Et puis je n’avais nulle part où aller.
Il prépare du café, je sèche mes larmes et je lui raconte. Il semble naviguer d’un sentiment à l’autre. L’étonnement, la stupeur, la colère.
— Tu as bien fait de venir, dit-il.
Il me serre contre lui, m’embrasse. Nous ne sommes jamais allés vraiment plus loin. Il sait que ça m’est interdit. Mais en cette fin de nuit, je ne suis plus la même. Alors, je me glisse sous les draps encore chauds. Je me réchauffe contre lui, contre sa peau si blanche.
Je ne suis plus Aleyna, la petite fille turque qui obéit à son père et à ses frères.
Je suis Aleyna, l’éclat de lumière. Une femme dans les bras d’un homme.
La liberté incarnée.
Nurayet ne dit pas un mot. Il est préoccupé, je crois. Furieux, même.
Nurayet, c’est mon frère aîné. À vingt-cinq ans, il est marié et sera bientôt père.
Ce matin, quand nous avons vu qu’Aleyna avait disparu, mon père lui a téléphoné.
« Il faut la retrouver, a-t-il ordonné.

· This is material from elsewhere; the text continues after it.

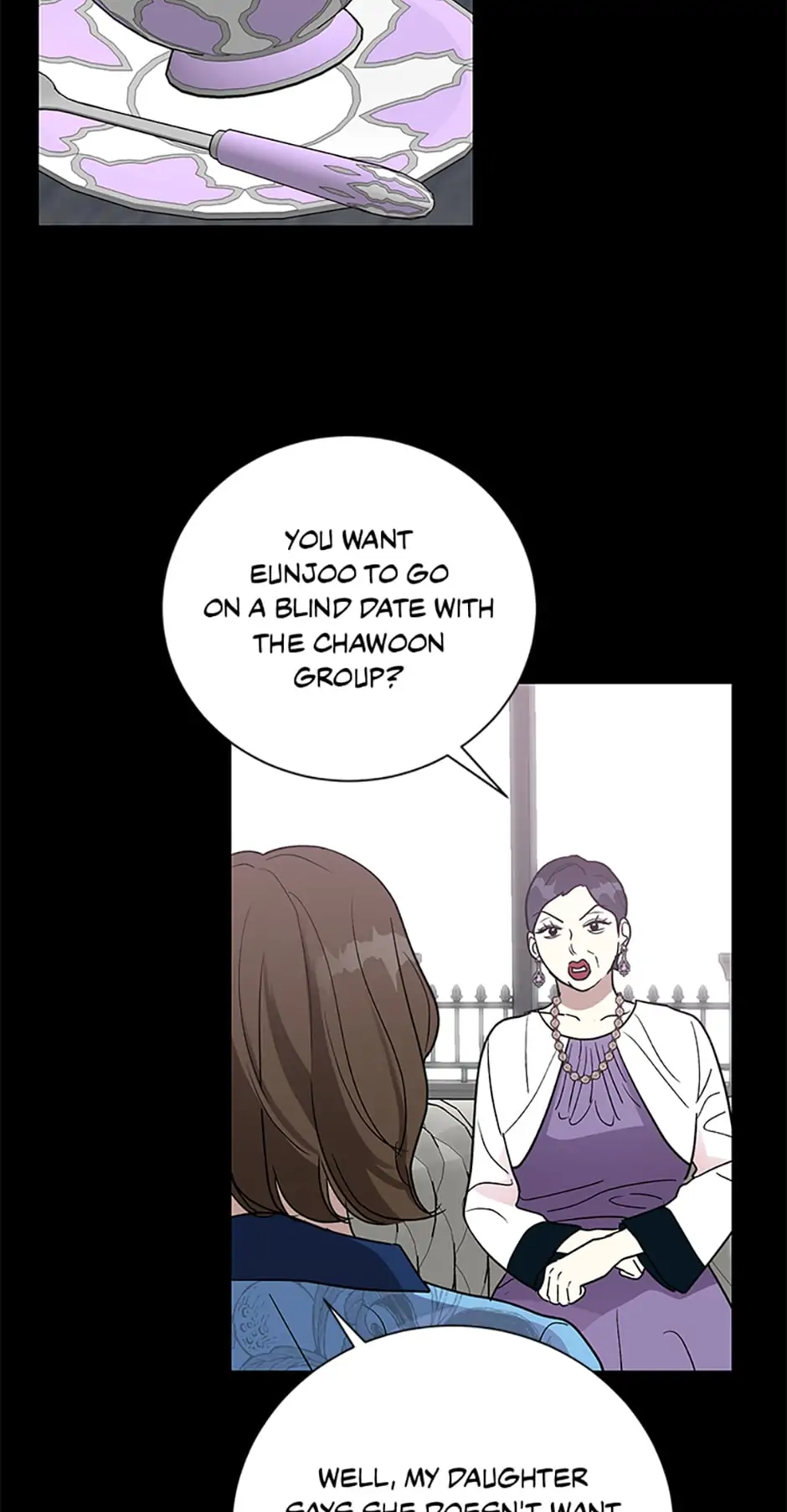Image file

Aslan, tu vas avec ton frère et vous la ramenez ici. »
Alors, nous faisons le tour de la cité pour questionner les gens. Mais personne n’a vu ma sœur.
Ma jumelle. Celle auprès de qui j’ai grandi.
Je crois qu’elle a eu peur du mariage. Mais je ne pensais pas qu’elle commettrait la folie de s’enfuir. J’étais certain qu’elle se ferait à l’idée et que tout rentrerait dans l’ordre. Surtout que mes parents lui ont trouvé un beau parti. Un homme qui a fait des études, qui est intelligent.